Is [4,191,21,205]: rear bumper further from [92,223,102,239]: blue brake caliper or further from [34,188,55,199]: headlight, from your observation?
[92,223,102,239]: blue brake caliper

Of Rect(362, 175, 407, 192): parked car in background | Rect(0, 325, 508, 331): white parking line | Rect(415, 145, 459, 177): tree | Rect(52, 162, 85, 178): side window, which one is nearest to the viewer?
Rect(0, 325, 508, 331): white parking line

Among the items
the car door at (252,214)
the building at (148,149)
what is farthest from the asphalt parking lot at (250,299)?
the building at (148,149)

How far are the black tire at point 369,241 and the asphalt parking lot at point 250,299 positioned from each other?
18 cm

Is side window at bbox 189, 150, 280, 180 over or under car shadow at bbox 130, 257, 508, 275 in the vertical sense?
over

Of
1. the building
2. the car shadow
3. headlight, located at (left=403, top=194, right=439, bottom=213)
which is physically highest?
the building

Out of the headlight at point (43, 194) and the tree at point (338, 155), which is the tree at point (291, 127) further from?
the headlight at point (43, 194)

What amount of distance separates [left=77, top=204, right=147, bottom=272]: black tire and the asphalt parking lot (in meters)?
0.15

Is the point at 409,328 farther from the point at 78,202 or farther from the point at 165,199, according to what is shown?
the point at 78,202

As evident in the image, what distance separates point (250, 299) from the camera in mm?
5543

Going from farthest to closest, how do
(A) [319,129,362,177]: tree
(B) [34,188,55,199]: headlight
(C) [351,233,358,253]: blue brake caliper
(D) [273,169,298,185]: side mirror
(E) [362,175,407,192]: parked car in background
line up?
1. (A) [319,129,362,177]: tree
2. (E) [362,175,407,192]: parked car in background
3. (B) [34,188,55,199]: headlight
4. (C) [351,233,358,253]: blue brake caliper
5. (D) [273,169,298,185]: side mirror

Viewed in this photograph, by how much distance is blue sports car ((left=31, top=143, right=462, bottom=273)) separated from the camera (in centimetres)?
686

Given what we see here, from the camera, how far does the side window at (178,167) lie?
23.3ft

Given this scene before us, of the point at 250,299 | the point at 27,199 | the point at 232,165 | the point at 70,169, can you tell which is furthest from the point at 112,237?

# SHORT EXERCISE:
Nothing but the lines from the one with "Among the items" through the end of the data above should be repeated, each exactly as it stands.

# RESULT:
Among the items
the car door at (252,214)
the building at (148,149)
what is farthest from the asphalt parking lot at (250,299)?
the building at (148,149)

How far are the black tire at point 369,241 and the asphalt parking lot at point 250,299 positioned from each other?
18 cm

Is side window at bbox 189, 150, 280, 180 over or under car shadow at bbox 130, 257, 508, 275 in the vertical sense?
over

Of
1. the building
2. the car shadow
3. headlight, located at (left=403, top=194, right=439, bottom=213)
which is physically highest?
the building

Out of the headlight at point (43, 194) and the tree at point (338, 155), which is the tree at point (291, 127) further from?
the headlight at point (43, 194)

What amount of distance separates [left=77, top=204, right=147, bottom=272]: black tire and the asphalt parking lot (in meters)?
0.15

Is the point at 409,328 farther from the point at 78,202 or farther from the point at 165,199, according to what is shown?
the point at 78,202

As evident in the image, what distance separates point (250, 299) from the camera in mm?
5543

Going from farthest to closest, how do
(A) [319,129,362,177]: tree
(B) [34,188,55,199]: headlight
(C) [351,233,358,253]: blue brake caliper
(D) [273,169,298,185]: side mirror
(E) [362,175,407,192]: parked car in background
line up?
1. (A) [319,129,362,177]: tree
2. (E) [362,175,407,192]: parked car in background
3. (B) [34,188,55,199]: headlight
4. (C) [351,233,358,253]: blue brake caliper
5. (D) [273,169,298,185]: side mirror

Viewed in this photograph, by how much distance is blue sports car ((left=31, top=143, right=462, bottom=273)) separated from the camera (in centimetres)?
686

Given what we see here, from the camera, how far does the side window at (178,167) lie?
23.3ft

Given this scene before us, of the point at 250,299 | the point at 27,199 | the point at 232,165 | the point at 70,169, can you tell which is furthest from the point at 112,237?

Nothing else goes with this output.